Was für ein Auflauf!
Am Parkplatz angekommen, erwartet uns schon Mamy, Christian und Fitah stoßen wenig später dazu und mit ihnen eine beeindruckende Anzahl anderer Guides und Touristen. Es wimmelt wie auf dem Rummelplatz. Heinz, ein geborener Optimist, ist leicht befremdet, lässt sich aber nicht aus der Ruhe bringen. Mir hingegen stellt es alle Nackenhaare auf, erst recht, als wir gebeten werden, ins Auto zu steigen, dann eine Viertelstunde in die Dunkelheit fahren, die keine ist, weil sich vor und hinter uns so viele andere Fahrzeuge in die selbe Richtung bewegen, dass der nachtfinstere Wald in der näheren Umgebung taghell erscheint. Dieser für mich unfassbare Volksauflauf erinnert mich stark an das unschöne Schimpansen-Tracking im Kibale vor drei Jahren. Unmengen von Touristen, uninspirierte Guides und eine Exkursion, die eher einer Massenveranstaltung glich, als einem einmaligen Erlebnis.
Extrem missgelaunt klettere ich aus dem Auto, als wir fünfzehn Minuten später unser offensichtliches Ziel erreichen – eine Art Parkplatz mitten im Wald, auf dem Mamy nur noch mit Müh und Not eine Lücke findet, in die er unseren Wagen einparken kann.

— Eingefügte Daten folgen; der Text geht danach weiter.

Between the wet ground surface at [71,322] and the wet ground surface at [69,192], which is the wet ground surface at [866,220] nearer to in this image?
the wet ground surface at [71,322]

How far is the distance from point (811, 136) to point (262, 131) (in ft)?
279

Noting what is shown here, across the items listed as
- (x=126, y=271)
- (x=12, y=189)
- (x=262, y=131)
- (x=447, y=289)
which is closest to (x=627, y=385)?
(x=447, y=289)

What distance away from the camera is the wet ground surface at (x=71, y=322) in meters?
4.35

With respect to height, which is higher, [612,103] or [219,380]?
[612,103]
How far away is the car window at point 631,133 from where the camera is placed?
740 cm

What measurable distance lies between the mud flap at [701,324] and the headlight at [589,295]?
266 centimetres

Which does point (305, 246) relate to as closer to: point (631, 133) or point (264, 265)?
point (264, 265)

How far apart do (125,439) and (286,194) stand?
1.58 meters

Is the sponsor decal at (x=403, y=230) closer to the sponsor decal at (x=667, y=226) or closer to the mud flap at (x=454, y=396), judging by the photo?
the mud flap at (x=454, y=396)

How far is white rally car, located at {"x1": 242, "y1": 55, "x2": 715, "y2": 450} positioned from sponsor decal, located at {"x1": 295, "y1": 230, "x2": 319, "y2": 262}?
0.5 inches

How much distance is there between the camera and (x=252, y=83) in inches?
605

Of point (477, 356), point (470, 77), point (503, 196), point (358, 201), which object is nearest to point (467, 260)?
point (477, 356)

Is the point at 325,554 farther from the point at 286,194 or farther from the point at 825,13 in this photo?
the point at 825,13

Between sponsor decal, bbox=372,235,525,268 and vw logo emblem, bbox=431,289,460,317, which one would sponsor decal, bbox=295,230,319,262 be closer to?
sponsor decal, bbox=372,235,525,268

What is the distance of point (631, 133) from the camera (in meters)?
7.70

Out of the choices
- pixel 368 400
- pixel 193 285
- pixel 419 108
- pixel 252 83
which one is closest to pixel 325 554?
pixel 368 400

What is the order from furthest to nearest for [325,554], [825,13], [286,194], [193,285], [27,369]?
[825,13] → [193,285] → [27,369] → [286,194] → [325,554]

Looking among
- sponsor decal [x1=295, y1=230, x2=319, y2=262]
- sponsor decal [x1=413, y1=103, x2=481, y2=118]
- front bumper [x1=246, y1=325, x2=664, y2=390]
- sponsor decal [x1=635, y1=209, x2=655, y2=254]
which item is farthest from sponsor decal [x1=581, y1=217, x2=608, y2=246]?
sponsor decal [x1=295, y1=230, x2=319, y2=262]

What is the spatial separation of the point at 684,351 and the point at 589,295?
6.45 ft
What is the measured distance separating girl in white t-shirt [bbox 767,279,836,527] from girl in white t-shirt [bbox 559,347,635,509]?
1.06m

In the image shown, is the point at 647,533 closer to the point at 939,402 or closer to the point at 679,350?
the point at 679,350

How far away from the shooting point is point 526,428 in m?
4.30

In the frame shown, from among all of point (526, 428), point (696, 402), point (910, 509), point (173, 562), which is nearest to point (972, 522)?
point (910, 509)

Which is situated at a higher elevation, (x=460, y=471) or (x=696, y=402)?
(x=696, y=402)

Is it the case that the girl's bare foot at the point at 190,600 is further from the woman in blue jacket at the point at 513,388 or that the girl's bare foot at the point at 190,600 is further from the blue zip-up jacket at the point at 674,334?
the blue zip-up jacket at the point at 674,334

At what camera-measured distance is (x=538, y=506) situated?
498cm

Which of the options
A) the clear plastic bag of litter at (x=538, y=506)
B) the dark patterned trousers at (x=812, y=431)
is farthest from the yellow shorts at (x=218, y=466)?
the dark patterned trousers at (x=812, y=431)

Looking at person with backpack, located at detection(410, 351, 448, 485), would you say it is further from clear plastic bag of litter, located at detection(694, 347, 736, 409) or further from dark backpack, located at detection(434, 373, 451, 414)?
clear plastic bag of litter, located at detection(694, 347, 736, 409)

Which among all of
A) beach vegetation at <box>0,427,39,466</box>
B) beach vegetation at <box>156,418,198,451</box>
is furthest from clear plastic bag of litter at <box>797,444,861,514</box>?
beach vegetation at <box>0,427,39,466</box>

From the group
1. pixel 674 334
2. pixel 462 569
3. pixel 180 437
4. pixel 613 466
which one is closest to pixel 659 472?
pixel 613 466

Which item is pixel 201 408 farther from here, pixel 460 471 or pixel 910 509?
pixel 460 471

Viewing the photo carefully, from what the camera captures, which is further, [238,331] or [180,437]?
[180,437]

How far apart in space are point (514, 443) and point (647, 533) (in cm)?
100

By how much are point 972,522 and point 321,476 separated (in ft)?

Mit eingezogenen Bäuchen, die Luft anhaltend, schlängeln wir uns aus dem Gefährt – die Parklücke ist so eng, dass wir die Türen lediglich einen kleinen Spalt öffnen können. Wir scharen uns um Christian, der kurz kundtut, was wir jetzt vorhaben und folgen schließlich ihm und den Lichtern der Stirnlampen all der anderen Gruppen. Unser Programm? Nocturnal lemurs. Christian blickt auf seine Armbanduhr und stapft los. Wir brav hinterher.
Im Zickzack mäandert Christian auf kleinen Pfaden durch den nächtlichen Wald. Lange passiert nichts, überall zwischen den Bäumen blinken die Stirn- und Taschenlampen der anderen Gruppen und man hört die Leute mehr oder weniger laut reden. Wenigstens verläuft sich das Ganze besser als erwartet und wir begegnen nur selten anderen Touris, was mich wieder ein bisschen mit der Sachlage versöhnt. Und was mich jedoch noch mehr versöhnt: dem Volksauflauf zum Trotz ist unser tierisches Sichtungsglück erstaunlich gut.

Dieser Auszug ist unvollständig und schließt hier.